One of the reasons for using Kubernetes in the first place is to have a high available, fully scalable application so the users can experience a smoothly interaction with the application.
Out of the box, Kubernetes and all the components are ready meant to be HA. In this post, we are going to explore the best ways to achieve HA in Kubernetes.
Making your apps Highly Available
Making your apps HA is simple when using Kubernetes. Kubernetes takes care of almost everything, but still, there is the risk of the servers running Kubernetes going down.
Making Kubernetes Master HA
The way to have an HA cluster is obvious, having multiple servers running the Control Plane components.
- API Server
- Controller Manager
etcd is a distributed system by default. All we need to do is to run the appropriate number of machines and make them aware of each other. The number of machines has to be an odd number (three, five or seven).
The odd number of nodes is because, of the quorum. For a cluster of N machines, the quorum is
(n/2)+1. For an odd-number cluster, adding one node will always increase the number of nodes necessary for a quorum.
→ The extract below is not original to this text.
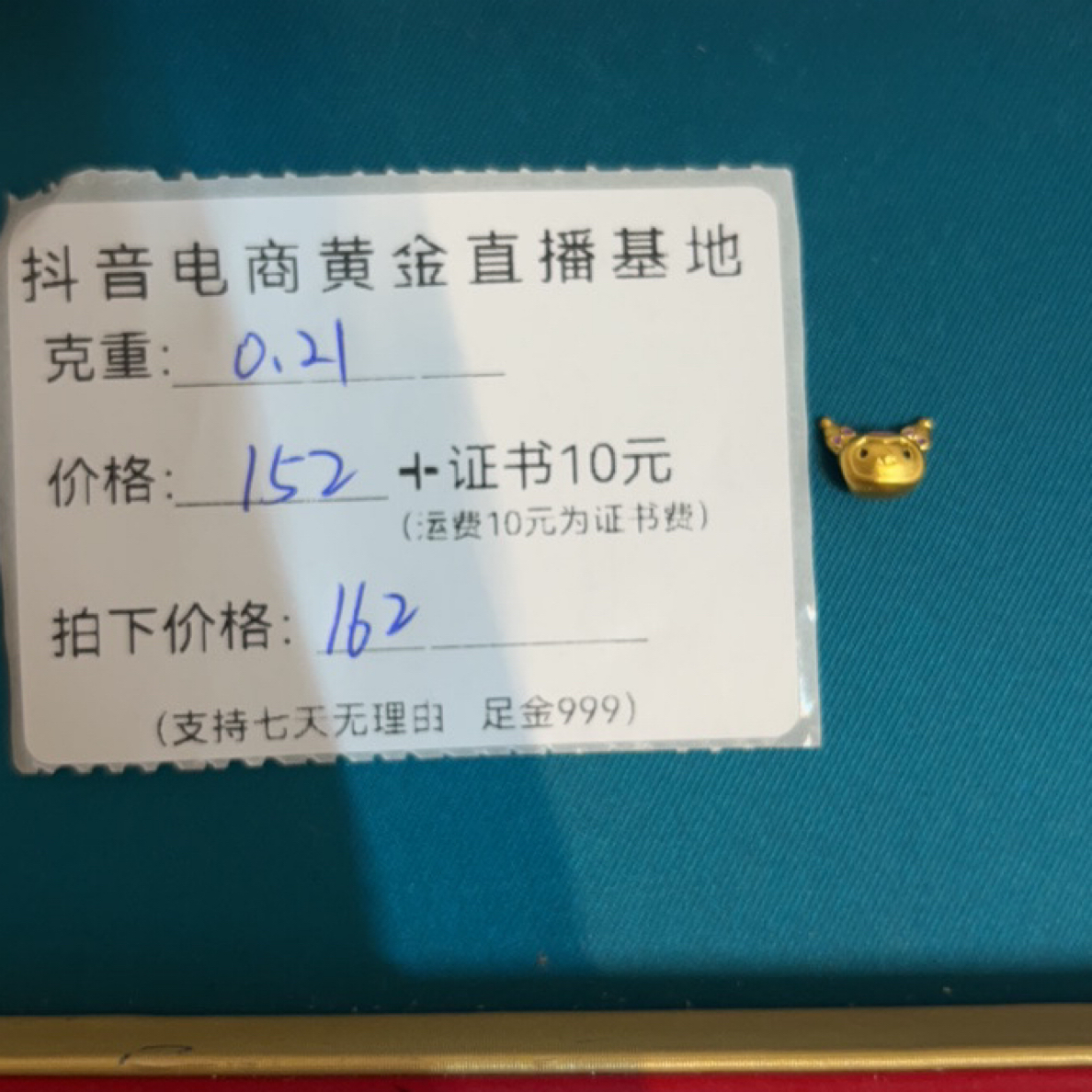 足金999转运珠黄金小库洛米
Then, having an even number of machines makes the fault tolerance worse since exactly the same number of nodes may fail without losing quorum but there are more nodes that can fail.
For a better insight check the Raft Consensus Algorithm.
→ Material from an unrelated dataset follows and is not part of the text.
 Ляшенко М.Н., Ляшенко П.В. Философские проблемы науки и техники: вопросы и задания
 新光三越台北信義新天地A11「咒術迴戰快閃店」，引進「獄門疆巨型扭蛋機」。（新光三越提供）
Having more than seven machines running etcd impacts performance.
HA API Server
The API Server is stateless (all data stored in etcd), just by adding more nodes to the API Server we can achieve High Availability. To make things simpler they don’t need to be aware of each other. By having multiple API Servers we need to have a load balancer in front of them, in this case, the other components like the kubelet communicates directly to the load balancer endpoint.
HA Controllers & Scheduler
This is harder than HA API Server because these controllers continuously watch the cluster state and act when it changes, possibly modifying the cluster state. We don’t want multiple or unintended modifications to the state of the cluster. This is solved by choosing a leader and stand-by solution.